Everything from the line that holds "How far do (33,777)" through the end of the data below should be output exactly, both ends included.

________

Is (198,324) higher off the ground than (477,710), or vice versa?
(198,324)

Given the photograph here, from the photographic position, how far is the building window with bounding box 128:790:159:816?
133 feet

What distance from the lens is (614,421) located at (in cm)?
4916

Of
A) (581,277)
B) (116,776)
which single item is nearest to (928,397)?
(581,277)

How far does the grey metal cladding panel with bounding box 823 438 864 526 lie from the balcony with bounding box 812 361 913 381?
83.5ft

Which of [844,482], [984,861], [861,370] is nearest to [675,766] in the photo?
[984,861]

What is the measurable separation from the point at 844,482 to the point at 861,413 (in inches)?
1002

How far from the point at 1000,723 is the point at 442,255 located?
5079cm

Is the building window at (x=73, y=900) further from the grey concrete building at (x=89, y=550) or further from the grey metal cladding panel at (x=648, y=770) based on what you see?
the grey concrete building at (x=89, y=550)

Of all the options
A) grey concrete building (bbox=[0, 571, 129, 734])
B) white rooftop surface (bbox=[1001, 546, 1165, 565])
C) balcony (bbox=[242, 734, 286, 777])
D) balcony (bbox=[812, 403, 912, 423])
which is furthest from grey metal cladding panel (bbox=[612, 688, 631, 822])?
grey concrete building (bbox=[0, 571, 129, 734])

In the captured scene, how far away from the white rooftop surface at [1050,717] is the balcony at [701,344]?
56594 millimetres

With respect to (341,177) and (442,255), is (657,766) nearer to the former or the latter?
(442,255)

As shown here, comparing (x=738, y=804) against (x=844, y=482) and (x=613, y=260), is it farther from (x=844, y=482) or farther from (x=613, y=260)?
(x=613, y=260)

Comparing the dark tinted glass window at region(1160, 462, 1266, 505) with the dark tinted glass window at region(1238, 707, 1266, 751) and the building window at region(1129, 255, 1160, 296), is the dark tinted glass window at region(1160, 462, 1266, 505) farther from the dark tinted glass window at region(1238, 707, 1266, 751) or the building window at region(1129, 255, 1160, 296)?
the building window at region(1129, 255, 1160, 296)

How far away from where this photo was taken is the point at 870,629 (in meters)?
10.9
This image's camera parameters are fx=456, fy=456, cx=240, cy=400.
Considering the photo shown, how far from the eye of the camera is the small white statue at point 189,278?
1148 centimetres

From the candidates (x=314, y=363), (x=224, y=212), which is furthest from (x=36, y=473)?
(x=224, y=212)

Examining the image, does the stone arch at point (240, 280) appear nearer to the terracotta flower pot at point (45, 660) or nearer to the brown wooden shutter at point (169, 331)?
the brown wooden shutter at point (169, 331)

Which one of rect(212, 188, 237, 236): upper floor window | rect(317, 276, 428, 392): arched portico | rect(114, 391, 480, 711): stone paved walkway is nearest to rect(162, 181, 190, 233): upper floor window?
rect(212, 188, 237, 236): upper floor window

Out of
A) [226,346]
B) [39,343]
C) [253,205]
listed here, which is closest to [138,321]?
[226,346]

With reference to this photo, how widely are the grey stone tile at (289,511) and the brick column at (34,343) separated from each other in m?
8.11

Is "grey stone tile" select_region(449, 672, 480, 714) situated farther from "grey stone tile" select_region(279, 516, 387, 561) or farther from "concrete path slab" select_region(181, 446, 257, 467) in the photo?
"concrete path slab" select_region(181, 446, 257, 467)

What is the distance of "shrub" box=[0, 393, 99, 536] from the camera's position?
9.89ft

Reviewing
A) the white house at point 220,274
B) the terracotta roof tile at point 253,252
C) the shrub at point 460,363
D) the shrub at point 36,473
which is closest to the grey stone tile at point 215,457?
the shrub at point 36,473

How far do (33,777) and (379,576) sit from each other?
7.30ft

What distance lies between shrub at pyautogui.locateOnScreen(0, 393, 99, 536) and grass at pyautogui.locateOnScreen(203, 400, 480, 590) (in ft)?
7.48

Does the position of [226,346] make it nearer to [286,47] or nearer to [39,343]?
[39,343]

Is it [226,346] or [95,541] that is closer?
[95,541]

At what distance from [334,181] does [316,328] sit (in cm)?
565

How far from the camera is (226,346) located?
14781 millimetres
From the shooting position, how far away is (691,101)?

________

**Output for this exercise:**
How far do (33,777) and (379,576) sit from each other?
7.30ft

What distance lies between shrub at pyautogui.locateOnScreen(0, 393, 99, 536) and grass at pyautogui.locateOnScreen(203, 400, 480, 590) (in ft)?
7.48

Does the position of [226,346] make it nearer to [286,47] or nearer to [39,343]?
[39,343]

Is it [226,346] or [95,541] that is closer?
[95,541]

At what distance from [334,181] does [316,328] sit (in cm)?
565

How far from the camera is (226,346) located?
14781 millimetres
From the shooting position, how far away is (691,101)?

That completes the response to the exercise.